- _EXCERPT_:

□ □ □ □ □ □ □

When the market’s comparison is to the counterfactual universe where prices stayed high, markets aren’t good at that so it’s not going to really manifest itself other than through the market finding that it’s at USD 60 but still tight. Newer shale developments are growing fast but still financially tight; it’s a slow price-determining burden. Shale moves slower than OPEC, but still pretty quickly. We’re trying to price the market using two very fast-moving comparisons, OPEC and shale, when the process is actually going to price it at an incredibly slow pace.

What fundamental balances need to be in place in order to attract offshore investment?
Fundamental balances imply that non-OPEC countries have to sanction more projects because, every year, non-OPEC production has declined. There are more than 50 million bopd in global production that are non-shale, and the average decline rate is 6-7%. That means that every year 3.5 million bopd of new output is required just to sustain global production. So if a project is economically sound, it will be necessary to pursue development just to moderate some of the declines in the conventional plays.
Some of these projects are not technically demanding and are in areas where there is already infrastructure or infrastructure can be brought in. Those kinds of projects are clearly going to be high up in the merit order. What is being squashed out are higher-cost plays either because they are in deeper water, have complex geology, or are in areas that are difficult to operate in or where there is no existing infrastructure.
The view prior to shale development was that all offshore deepwater plays needed to be developed, but now we don’t need so much of it. But there will still be an awful lot of deepwater projects. The 3.5 million bopd required means in a five-year period you need 17.5 million bopd just to hold it constant, and a lot of that is going to be offshore.

How have crude trade routes been changing and how does this affect the market?
The US oil export ban was a major factor in the change of global trade flows. The big change that happened over the past 10 years was a regionalisation of the crude oil trade. The Americas have become much more intra-American. There is less trade between it and the rest of the world.
European and African trade, which used to be marginal, has become much more active. Angola and West African trade is moving into Asia. There’s a splitting off of the Americas from the rest of the market. What the removal of the US export ban has done is create a potential vent for US surplus oil.
The US is still one of the biggest importers of crude in the world. Exports are driven much more by logistics or quality. The bulk of what leaves the US stays in the Americas. It does tend to be light crude and in many cases very light. The fundamental imbalance in crude for the US is a refining system that is geared very much toward heavy crudes and an incremental domestic production increase on the crude condensate boundary with a lot of condensate on top. There is this mismatch.
Trade is helping this imbalance. The price of light crude and very light condensates relative to heavy and medium crude is depressing. I could argue that the export ban wasn’t complete because Alaskan crudes have been able to move for quite a while. They’ve been moving into Asia. This freedom means that not all of that extra light is now jamming up the US Gulf Coast.
I would still raise questions about how big a world market there is for light crude, especially crude of 50 degrees API or more. There is a limited sort of capacity in the rest of the world to process that sort of crude. The sharp increase in total US exports is a measure of the quality balances in the market. Since the ban was lifted, there has also been a ramping up of imports. This is a rebalancing of the US internal market. This regionalisation is not going to be broken. There are niches, but it will always be marginal.

□ □ □ □ □ □ □

- _INPUT DATA_:
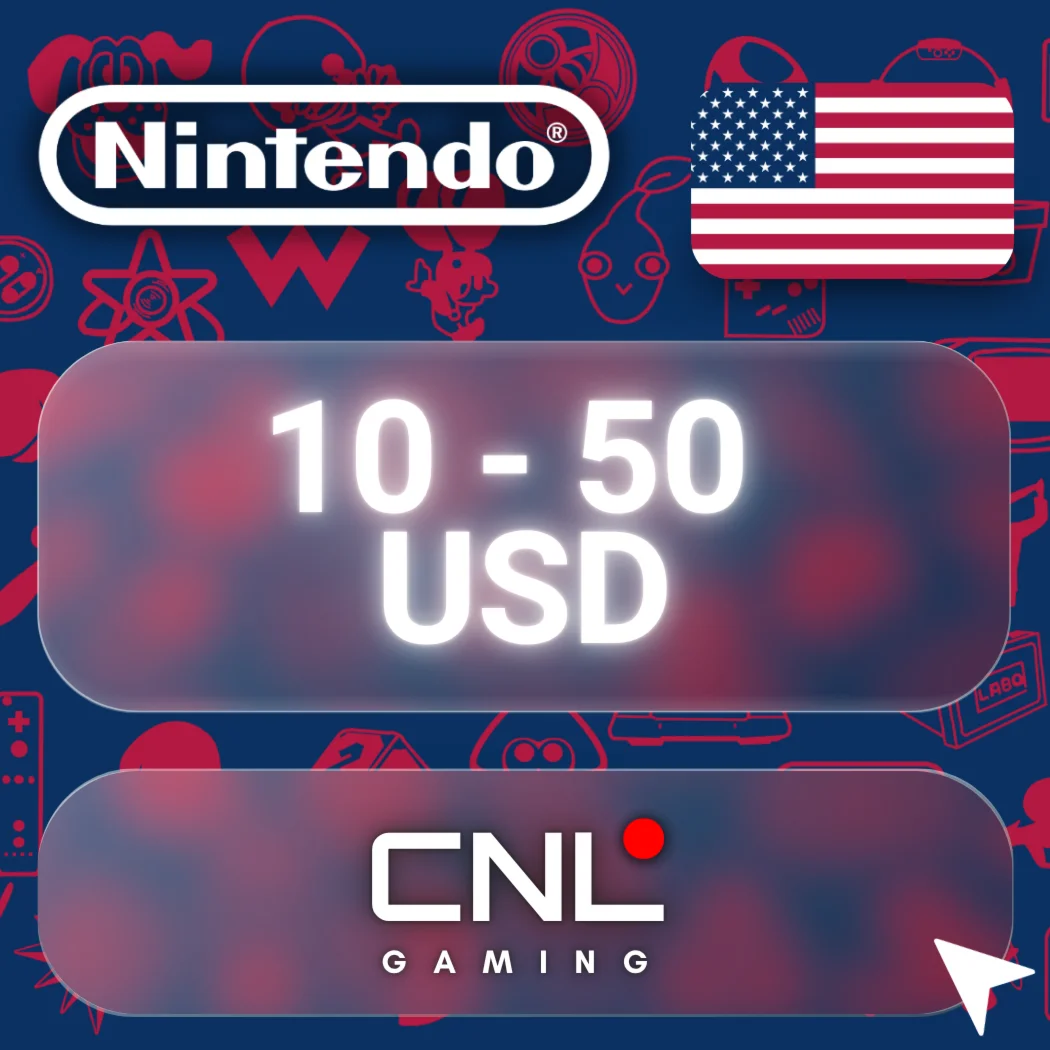 ОНЛАЙН КРУГЛОСУТОЧНО | Nintendo eShop 10–50 долларов СШ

□ □ □ □ □ □ □

- _ABOUT THIS TASK_: Rewrite the passage on oil markets from "Some of these" down to "no existing infrastructure.", putting "priority ranking" in place of "merit order".

- _EXERCISE RESPONSE_:
Some of these projects are not technically demanding and are in areas where there is already infrastructure or infrastructure can be brought in. Those kinds of projects are clearly going to be high up in the priority ranking. What is being squashed out are higher-cost plays either because they are in deeper water, have complex geology, or are in areas that are difficult to operate in or where there is no existing infrastructure.